“Magic” mushrooms
KEY POINTS
- Clinical studies have shown psilocybin from “magic mushrooms” improves depression.
- Psychiatric researchers at Harvard, Yale, Washington University, Stanford and more are studying psychedelics.
- The FDA may legalize psilocybin for depression, but use for many other conditions is not far behind.
- Psilocybin has been used by indigenous groups worldwide for thousands of years.
Imagine a severely depressed woman—let’s call her Amber—who just arrived at her therapist’s office. She is curious about receiving her first dose of psilocybin in a Phase 3 clinical study.
Psilocybin is the active ingredient in “magic mushrooms.” Amber is greeted warmly by the therapist who previously met her for preparatory sessions. She gets comfortable in a large chair and shortly thereafter is given a capsule of synthetic, pharmaceutical-grade psilocybin to swallow with water. The therapist stays with Amber during her psychedelic experience, which may feature visual distortions, a sense of oneness with the universe, and sometimes challenging or distressing moments. When it’s over several hours later, Amber’s former crippling depression is gone. Not significantly decreased. Gone.
Contrast such an experience to what most severely depressed people encounter with standard treatment, which is psychotherapy and antidepressants, both of which take months to affect patients, and some patients do not respond to any treatment. So why aren’t mental health professionals massively adopting magic mushrooms to cure their patients?
Primarily because the drug is illegal under federal law, although it’s under study by researchers. This post provides a brief overview of psilocybin as a treatment for major depression. Future post will review the new clinical studies evaluating psilocybin’s effects on alcohol and substance use disorders, palliative care, and anorexia nervosa.
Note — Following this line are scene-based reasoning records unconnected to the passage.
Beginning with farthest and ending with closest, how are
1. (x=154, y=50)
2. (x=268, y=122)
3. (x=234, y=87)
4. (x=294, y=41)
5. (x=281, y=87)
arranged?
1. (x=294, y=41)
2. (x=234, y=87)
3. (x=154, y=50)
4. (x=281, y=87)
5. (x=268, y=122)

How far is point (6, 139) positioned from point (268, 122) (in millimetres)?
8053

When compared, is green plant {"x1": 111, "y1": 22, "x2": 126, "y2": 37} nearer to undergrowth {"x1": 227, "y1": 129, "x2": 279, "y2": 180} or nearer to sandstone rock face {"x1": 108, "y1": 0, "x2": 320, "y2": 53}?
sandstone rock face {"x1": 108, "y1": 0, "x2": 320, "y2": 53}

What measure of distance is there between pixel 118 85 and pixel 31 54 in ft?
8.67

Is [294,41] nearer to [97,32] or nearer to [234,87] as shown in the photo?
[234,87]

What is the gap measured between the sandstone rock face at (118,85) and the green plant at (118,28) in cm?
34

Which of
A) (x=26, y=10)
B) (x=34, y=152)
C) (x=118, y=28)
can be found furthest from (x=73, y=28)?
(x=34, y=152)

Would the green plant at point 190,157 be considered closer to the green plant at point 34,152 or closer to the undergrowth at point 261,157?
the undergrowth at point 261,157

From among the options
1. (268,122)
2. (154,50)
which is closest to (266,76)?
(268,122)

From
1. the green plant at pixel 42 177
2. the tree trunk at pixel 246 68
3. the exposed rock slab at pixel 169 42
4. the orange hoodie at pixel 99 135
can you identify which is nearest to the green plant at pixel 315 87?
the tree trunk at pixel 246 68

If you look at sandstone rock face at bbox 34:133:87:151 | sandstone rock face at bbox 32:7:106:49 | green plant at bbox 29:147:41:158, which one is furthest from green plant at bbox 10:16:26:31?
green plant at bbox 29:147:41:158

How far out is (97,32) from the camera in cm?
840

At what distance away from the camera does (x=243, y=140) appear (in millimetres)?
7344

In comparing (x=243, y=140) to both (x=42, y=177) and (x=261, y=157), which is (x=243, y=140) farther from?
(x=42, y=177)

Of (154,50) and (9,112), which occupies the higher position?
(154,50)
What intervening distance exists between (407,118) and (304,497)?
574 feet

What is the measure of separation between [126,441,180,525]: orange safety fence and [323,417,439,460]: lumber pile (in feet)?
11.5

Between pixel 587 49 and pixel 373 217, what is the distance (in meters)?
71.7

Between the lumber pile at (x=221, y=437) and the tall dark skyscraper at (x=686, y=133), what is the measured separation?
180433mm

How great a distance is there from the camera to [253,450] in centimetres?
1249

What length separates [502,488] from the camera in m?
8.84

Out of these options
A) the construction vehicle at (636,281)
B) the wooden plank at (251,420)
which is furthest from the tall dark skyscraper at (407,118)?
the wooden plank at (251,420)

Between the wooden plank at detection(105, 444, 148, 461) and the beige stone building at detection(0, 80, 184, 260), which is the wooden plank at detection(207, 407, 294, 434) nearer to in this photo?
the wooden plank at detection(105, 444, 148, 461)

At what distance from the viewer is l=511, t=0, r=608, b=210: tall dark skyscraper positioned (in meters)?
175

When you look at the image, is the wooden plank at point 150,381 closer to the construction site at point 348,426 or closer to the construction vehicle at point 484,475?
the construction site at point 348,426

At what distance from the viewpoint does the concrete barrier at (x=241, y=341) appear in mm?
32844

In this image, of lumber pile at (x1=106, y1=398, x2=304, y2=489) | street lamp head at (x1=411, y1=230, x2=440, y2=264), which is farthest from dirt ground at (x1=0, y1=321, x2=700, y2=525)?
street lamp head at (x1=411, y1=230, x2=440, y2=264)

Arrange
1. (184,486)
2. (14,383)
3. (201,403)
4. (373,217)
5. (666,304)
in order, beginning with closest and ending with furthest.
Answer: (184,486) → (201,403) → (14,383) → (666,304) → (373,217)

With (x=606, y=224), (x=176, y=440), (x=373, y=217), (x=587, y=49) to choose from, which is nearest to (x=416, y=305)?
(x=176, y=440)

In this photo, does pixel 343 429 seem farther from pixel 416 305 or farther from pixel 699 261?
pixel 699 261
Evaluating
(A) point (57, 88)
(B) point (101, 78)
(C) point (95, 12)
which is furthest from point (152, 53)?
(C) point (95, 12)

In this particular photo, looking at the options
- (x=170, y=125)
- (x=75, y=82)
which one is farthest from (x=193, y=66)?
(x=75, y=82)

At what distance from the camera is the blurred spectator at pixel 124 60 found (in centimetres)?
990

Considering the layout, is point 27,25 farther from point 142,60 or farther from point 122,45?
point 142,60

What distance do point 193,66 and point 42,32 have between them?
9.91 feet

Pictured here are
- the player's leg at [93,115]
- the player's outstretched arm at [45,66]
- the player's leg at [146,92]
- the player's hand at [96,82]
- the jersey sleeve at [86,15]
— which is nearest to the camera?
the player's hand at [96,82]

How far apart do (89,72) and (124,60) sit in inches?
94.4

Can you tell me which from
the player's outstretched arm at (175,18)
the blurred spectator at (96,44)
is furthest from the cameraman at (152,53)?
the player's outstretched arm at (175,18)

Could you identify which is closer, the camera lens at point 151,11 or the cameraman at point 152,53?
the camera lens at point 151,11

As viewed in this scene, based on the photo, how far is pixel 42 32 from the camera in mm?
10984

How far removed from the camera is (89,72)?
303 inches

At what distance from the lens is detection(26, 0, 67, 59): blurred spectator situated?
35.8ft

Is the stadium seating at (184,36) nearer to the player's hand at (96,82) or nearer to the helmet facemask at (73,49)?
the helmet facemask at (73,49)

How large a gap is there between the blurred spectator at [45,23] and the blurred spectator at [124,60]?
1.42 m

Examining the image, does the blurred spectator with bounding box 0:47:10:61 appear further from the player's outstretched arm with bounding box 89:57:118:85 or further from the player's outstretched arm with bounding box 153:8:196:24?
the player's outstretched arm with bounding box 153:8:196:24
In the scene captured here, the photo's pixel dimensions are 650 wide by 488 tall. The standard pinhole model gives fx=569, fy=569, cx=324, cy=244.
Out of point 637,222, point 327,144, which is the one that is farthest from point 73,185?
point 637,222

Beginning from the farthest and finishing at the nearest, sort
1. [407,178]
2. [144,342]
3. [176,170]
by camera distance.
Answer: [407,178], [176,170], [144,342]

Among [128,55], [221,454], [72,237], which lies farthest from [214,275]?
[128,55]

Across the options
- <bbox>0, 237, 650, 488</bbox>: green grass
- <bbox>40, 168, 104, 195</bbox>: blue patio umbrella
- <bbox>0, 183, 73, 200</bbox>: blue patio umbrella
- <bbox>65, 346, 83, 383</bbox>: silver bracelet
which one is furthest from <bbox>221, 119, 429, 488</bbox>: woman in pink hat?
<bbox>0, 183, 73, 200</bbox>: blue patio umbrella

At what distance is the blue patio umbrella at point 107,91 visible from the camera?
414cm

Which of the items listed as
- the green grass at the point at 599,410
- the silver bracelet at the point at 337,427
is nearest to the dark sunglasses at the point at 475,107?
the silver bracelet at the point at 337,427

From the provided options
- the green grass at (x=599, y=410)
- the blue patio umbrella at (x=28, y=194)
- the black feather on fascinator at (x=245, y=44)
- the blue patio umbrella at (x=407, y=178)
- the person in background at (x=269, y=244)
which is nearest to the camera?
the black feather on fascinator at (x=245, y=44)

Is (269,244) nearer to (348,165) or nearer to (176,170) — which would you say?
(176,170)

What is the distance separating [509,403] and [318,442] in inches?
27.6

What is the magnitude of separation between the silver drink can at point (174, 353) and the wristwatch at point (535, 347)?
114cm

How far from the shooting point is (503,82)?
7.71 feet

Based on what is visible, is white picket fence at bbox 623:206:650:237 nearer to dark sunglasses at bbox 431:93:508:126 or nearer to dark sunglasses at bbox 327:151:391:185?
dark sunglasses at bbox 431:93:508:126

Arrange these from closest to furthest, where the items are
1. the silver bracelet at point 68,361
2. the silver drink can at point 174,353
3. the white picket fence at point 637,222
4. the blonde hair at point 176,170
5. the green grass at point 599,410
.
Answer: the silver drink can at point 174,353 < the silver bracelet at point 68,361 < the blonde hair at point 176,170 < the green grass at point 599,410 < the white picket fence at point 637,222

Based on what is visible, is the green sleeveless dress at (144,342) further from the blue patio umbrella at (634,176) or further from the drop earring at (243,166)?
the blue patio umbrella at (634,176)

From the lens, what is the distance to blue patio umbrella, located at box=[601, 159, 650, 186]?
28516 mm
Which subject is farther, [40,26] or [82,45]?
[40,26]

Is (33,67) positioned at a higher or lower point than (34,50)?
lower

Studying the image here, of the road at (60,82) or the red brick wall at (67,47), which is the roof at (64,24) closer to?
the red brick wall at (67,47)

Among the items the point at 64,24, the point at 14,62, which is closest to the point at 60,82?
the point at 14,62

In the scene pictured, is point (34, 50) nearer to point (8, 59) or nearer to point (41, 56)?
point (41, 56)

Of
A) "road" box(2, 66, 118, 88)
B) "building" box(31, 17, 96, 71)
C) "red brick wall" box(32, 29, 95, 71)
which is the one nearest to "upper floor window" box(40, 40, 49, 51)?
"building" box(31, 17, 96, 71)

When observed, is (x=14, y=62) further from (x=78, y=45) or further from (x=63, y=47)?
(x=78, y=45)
It should be noted some cities and states have legalized the use of psilocybin mushrooms for private consumption by adults. Oregon, in 2021, was the first state to legalize mushrooms within a supervised wellness framework. However, in 2024, after an increase in overdose deaths (mostly from fentanyl) and crime, Oregon recriminalized drug use, reversing Proposition 110, but Proposition 109 licensed facilities and wellness, the non-medical model for psilocybin remains.
References:
da Costa SC, Oesterle T, Rummans TA, Richelson E, Gold M. Psychedelic drugs for psychiatric disorders. J Neurol Sci. 2022 Sep 15;440:120332. doi: 10.1016/j.jns.2022.120332. Epub 2022 Jul 5. PMID: 35841696.
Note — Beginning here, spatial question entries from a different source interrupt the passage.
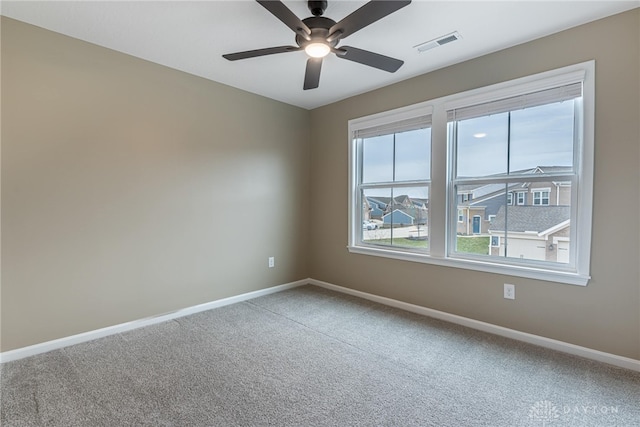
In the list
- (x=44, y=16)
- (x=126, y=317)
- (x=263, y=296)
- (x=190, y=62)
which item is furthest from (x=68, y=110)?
(x=263, y=296)

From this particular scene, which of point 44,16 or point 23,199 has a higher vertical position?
point 44,16

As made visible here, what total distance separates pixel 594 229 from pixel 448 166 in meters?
1.21

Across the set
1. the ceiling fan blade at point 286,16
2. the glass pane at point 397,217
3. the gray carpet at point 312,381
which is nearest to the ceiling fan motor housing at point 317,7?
the ceiling fan blade at point 286,16

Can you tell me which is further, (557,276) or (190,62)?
(190,62)

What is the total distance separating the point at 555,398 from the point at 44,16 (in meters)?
4.19

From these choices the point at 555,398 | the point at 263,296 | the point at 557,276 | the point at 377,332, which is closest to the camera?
the point at 555,398

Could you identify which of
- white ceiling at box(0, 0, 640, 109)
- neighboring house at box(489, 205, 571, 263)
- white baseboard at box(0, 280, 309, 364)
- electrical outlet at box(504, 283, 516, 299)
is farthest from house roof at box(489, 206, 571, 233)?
white baseboard at box(0, 280, 309, 364)

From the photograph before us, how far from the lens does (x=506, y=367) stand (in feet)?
7.04

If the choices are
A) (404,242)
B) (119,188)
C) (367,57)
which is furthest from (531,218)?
(119,188)

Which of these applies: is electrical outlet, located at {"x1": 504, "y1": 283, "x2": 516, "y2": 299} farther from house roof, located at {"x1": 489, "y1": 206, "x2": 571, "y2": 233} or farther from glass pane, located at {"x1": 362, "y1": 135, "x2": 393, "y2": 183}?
glass pane, located at {"x1": 362, "y1": 135, "x2": 393, "y2": 183}

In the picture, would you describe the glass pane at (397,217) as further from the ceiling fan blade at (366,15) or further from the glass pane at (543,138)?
the ceiling fan blade at (366,15)

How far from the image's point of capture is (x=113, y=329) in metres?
2.67

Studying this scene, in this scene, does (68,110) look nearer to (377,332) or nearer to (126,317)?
(126,317)

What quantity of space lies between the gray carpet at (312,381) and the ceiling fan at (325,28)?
216 cm
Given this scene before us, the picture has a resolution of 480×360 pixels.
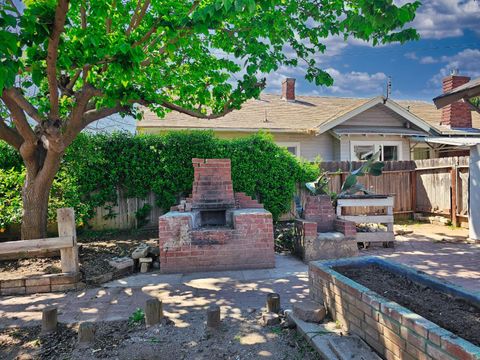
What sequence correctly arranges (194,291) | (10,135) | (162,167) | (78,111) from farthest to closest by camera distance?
1. (162,167)
2. (10,135)
3. (78,111)
4. (194,291)

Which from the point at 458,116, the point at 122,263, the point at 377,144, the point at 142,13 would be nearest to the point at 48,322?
the point at 122,263

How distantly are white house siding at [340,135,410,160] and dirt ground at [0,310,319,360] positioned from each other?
10.3 meters

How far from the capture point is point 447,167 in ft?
32.6

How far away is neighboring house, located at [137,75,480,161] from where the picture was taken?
12625mm

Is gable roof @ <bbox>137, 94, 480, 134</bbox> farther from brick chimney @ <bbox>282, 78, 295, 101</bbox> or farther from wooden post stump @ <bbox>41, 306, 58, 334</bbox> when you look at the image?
wooden post stump @ <bbox>41, 306, 58, 334</bbox>

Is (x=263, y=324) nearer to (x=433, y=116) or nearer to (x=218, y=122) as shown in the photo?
(x=218, y=122)

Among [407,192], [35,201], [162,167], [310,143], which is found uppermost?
[310,143]

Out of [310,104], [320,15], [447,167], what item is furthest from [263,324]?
[310,104]

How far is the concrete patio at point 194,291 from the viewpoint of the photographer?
4.19 metres

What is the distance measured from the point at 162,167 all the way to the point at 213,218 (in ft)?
9.23

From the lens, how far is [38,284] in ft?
16.9

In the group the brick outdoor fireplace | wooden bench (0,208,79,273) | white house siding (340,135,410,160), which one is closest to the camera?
wooden bench (0,208,79,273)

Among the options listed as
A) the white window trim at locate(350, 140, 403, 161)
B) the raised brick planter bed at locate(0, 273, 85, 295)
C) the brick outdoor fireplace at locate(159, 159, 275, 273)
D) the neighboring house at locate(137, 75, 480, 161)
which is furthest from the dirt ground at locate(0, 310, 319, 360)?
the white window trim at locate(350, 140, 403, 161)

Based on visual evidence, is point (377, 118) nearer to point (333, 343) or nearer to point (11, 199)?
point (333, 343)
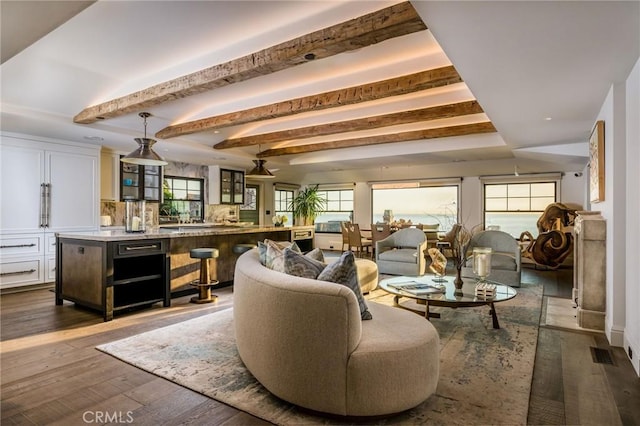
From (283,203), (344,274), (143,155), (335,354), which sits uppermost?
(143,155)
Roth BL, Gumpper RH. Psychedelics as Transformative Therapeutics. Am J Psychiatry. 2023 May 1;180(5):340-347. doi: 10.1176/appi.ajp.20230172. PMID: 37122272.
Heal DJ, Smith SL, Belouin SJ, Henningfield JE. Psychedelics: Threshold of a Therapeutic Revolution. Neuropharmacology. 2023 Sep 15;236:109610. doi: 10.1016/j.neuropharm.2023.109610. Epub 2023 May 27. PMID: 37247807.
De Giorgi R, Ede R. Psilocybin for depression. BMJ. 2024 May 1;385:q798. doi: 10.1136/bmj.q798. PMID: 38692675.
Pearson C, Siegel J, Gold JA. Psilocybin-assisted psychotherapy for depression: Emerging research on a psychedelic compound with a rich history. J Neurol Sci. 2022 Mar 15;434:120096. doi: 10.1016/j.jns.2021.120096. Epub 2021 Dec 16. PMID: 34942586.